_YOUR OBJECTIVE_. Rewrite the items below, substituting "blue water" for each occurrence of "turquoise water" and leaving everything else unchanged.

Spatial relationship items:
::::::::::

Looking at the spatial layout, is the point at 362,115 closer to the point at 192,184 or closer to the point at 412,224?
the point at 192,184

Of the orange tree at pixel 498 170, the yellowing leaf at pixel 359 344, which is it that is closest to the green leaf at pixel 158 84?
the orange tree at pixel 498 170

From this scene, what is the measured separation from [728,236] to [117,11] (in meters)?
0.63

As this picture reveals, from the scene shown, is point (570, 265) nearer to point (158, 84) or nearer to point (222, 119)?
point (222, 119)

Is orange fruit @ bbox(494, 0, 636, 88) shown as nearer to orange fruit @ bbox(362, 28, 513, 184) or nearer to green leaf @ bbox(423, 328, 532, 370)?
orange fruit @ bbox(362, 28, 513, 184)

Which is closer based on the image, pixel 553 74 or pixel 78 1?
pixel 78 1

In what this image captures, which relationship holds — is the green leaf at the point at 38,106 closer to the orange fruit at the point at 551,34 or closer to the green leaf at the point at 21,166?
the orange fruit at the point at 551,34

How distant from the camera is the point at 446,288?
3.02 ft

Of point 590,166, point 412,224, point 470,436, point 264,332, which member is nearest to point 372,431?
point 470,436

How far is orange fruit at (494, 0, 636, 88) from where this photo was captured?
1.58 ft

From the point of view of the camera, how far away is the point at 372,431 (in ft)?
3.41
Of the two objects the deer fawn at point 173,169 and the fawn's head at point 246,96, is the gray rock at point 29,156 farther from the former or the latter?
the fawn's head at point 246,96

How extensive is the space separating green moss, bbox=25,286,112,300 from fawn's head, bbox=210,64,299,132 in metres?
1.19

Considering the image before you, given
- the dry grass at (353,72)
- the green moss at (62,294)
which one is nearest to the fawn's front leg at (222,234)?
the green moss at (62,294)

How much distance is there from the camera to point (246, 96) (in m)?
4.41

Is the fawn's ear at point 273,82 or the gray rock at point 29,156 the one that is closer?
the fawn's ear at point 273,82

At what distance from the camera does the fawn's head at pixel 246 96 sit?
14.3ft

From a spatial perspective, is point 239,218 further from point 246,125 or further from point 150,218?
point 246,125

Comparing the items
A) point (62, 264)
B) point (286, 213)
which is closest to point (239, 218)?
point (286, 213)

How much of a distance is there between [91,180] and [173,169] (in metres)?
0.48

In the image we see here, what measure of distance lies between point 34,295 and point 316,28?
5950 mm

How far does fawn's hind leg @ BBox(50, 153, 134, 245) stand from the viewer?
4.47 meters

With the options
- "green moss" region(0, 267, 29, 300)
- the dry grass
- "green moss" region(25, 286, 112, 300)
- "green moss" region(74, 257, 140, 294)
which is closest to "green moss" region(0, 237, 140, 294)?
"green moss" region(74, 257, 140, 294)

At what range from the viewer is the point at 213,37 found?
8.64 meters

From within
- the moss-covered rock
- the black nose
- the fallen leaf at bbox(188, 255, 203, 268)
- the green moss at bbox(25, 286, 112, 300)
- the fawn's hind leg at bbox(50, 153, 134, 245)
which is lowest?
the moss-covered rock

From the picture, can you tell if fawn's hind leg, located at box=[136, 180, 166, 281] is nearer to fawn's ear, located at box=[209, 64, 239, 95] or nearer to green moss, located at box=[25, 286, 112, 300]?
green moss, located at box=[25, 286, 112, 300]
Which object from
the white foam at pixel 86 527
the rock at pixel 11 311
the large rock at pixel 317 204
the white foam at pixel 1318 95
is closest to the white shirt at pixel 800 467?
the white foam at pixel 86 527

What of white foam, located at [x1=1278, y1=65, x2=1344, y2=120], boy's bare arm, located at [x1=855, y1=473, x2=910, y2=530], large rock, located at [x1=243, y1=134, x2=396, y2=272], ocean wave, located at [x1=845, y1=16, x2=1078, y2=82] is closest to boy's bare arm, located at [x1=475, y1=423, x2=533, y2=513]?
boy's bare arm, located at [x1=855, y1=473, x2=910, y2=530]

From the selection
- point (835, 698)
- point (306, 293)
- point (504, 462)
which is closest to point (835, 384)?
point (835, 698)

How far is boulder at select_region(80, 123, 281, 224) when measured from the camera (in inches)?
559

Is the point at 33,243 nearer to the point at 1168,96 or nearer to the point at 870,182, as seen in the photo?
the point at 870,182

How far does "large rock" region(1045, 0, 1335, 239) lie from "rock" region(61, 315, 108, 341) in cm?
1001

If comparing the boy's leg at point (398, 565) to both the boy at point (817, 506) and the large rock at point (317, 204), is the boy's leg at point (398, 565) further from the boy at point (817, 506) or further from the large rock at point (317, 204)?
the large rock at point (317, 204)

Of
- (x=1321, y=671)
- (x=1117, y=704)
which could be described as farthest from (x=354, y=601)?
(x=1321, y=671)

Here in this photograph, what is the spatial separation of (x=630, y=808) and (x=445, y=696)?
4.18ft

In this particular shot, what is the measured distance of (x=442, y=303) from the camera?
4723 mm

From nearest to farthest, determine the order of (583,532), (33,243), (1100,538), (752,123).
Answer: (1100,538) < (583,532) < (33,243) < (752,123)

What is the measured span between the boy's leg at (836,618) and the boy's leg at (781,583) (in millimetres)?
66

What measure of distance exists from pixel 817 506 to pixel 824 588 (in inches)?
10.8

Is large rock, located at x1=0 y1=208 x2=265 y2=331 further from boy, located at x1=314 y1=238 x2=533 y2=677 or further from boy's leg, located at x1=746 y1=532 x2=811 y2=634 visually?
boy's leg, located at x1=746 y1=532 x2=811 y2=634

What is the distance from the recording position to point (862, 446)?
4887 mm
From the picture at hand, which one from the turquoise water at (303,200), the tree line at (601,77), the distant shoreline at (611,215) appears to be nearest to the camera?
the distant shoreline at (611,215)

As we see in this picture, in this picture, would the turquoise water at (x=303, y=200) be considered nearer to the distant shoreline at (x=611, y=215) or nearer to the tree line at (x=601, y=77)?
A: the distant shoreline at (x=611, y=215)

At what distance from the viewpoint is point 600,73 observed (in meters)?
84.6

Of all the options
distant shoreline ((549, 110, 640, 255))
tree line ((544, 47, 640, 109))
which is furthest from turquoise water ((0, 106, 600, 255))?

::::::::::

_RESPONSE FOR THIS EXERCISE_.
Looking at the spatial layout, is the point at 362,115 closer to the point at 192,184 or closer to the point at 412,224?
the point at 192,184

Of the orange tree at pixel 498 170, the yellowing leaf at pixel 359 344, which is it that is closest to the green leaf at pixel 158 84?
the orange tree at pixel 498 170

From this scene, what is the measured separation from [728,236] to [117,11] (in meters)?
0.63

As this picture reveals, from the scene shown, is point (570, 265) nearer to point (158, 84) or nearer to point (222, 119)?
point (222, 119)

Is orange fruit @ bbox(494, 0, 636, 88) shown as nearer to orange fruit @ bbox(362, 28, 513, 184) or nearer to green leaf @ bbox(423, 328, 532, 370)?
orange fruit @ bbox(362, 28, 513, 184)

Which is closer based on the image, pixel 553 74 or pixel 78 1?
pixel 78 1

In what this image captures, which relationship holds — is the green leaf at the point at 38,106 closer to the orange fruit at the point at 551,34 or closer to the green leaf at the point at 21,166?
the orange fruit at the point at 551,34

How distant from the camera is the point at 446,288?
3.02 ft

Of point 590,166, point 412,224, point 470,436, point 264,332, which member is nearest to point 372,431?
point 470,436

How far is orange fruit at (494, 0, 636, 88) from where this photo was captured?
1.58 ft

From the point of view of the camera, how far away is the point at 372,431 (in ft)?
3.41
Of the two objects the deer fawn at point 173,169 and the fawn's head at point 246,96, is the gray rock at point 29,156 farther from the former or the latter?
the fawn's head at point 246,96

How extensive is the space separating green moss, bbox=25,286,112,300 from fawn's head, bbox=210,64,299,132 in metres?
1.19

Considering the image before you, given
- the dry grass at (353,72)
- the green moss at (62,294)
which one is nearest to the fawn's front leg at (222,234)?
the green moss at (62,294)

How much distance is there from the camera to point (246, 96) (in m)?
4.41

Is the fawn's ear at point 273,82 or the gray rock at point 29,156 the one that is closer?
the fawn's ear at point 273,82

At what distance from the camera does the fawn's head at pixel 246 96 sit?
14.3ft

From a spatial perspective, is point 239,218 further from point 246,125 or further from point 150,218?
point 246,125

Comparing the items
A) point (62, 264)
B) point (286, 213)
which is closest to point (239, 218)?
point (286, 213)

How much of a distance is there between [91,180] and [173,169] (in metres)?
0.48

In the image we see here, what measure of distance lies between point 34,295 and point 316,28?
5950 mm

How far does fawn's hind leg @ BBox(50, 153, 134, 245) stand from the viewer?
4.47 meters

With the options
- "green moss" region(0, 267, 29, 300)
- the dry grass
- "green moss" region(25, 286, 112, 300)
- "green moss" region(74, 257, 140, 294)
which is closest to "green moss" region(0, 237, 140, 294)?
"green moss" region(74, 257, 140, 294)

At what range from the viewer is the point at 213,37 found?
8.64 meters

From within
- the moss-covered rock
- the black nose
- the fallen leaf at bbox(188, 255, 203, 268)
- the green moss at bbox(25, 286, 112, 300)
- the fawn's hind leg at bbox(50, 153, 134, 245)
which is lowest?
the moss-covered rock

From the picture, can you tell if fawn's hind leg, located at box=[136, 180, 166, 281] is nearer to fawn's ear, located at box=[209, 64, 239, 95] or nearer to green moss, located at box=[25, 286, 112, 300]?
green moss, located at box=[25, 286, 112, 300]
Which object from
the white foam at pixel 86 527
the rock at pixel 11 311
the large rock at pixel 317 204
the white foam at pixel 1318 95
is closest to the white shirt at pixel 800 467?
the white foam at pixel 86 527

What of white foam, located at [x1=1278, y1=65, x2=1344, y2=120], boy's bare arm, located at [x1=855, y1=473, x2=910, y2=530], large rock, located at [x1=243, y1=134, x2=396, y2=272], ocean wave, located at [x1=845, y1=16, x2=1078, y2=82] is closest to boy's bare arm, located at [x1=475, y1=423, x2=533, y2=513]?
boy's bare arm, located at [x1=855, y1=473, x2=910, y2=530]

From the selection
- point (835, 698)
- point (306, 293)
- point (504, 462)
which is closest to point (835, 384)?
point (835, 698)

How far is boulder at select_region(80, 123, 281, 224) when measured from the camera (in inches)?
559

Is the point at 33,243 nearer to the point at 1168,96 or nearer to the point at 870,182, as seen in the photo?
the point at 870,182

How far does "large rock" region(1045, 0, 1335, 239) lie from "rock" region(61, 315, 108, 341) in cm?
1001

If comparing the boy's leg at point (398, 565) to both the boy at point (817, 506) and the large rock at point (317, 204), is the boy's leg at point (398, 565) further from the boy at point (817, 506) or further from the large rock at point (317, 204)?
the large rock at point (317, 204)

Of
- (x=1321, y=671)
- (x=1117, y=704)
which could be described as farthest from (x=354, y=601)?
(x=1321, y=671)

Here in this photograph, what is the spatial separation of (x=630, y=808) and (x=445, y=696)?
4.18ft

In this particular shot, what is the measured distance of (x=442, y=303) from the camera?
4723 mm

From nearest to farthest, determine the order of (583,532), (33,243), (1100,538), (752,123).
Answer: (1100,538) < (583,532) < (33,243) < (752,123)

What is the measured span between the boy's leg at (836,618) and the boy's leg at (781,583) (in millimetres)?
66

What measure of distance exists from pixel 817 506 to pixel 824 588 (in inches)?
10.8

Is large rock, located at x1=0 y1=208 x2=265 y2=331 further from boy, located at x1=314 y1=238 x2=533 y2=677 or further from boy's leg, located at x1=746 y1=532 x2=811 y2=634 visually?
boy's leg, located at x1=746 y1=532 x2=811 y2=634

What is the distance from the recording position to point (862, 446)?
4887 mm
From the picture at hand, which one from the blue water at (303,200), the tree line at (601,77), the distant shoreline at (611,215) appears to be nearest to the camera?
the distant shoreline at (611,215)

As we see in this picture, in this picture, would the blue water at (x=303, y=200) be considered nearer to the distant shoreline at (x=611, y=215) or nearer to the tree line at (x=601, y=77)?
A: the distant shoreline at (x=611, y=215)

At what distance from the viewpoint is point 600,73 observed (in meters)?
84.6

Of all the options
distant shoreline ((549, 110, 640, 255))
tree line ((544, 47, 640, 109))
which is furthest from blue water ((0, 106, 600, 255))?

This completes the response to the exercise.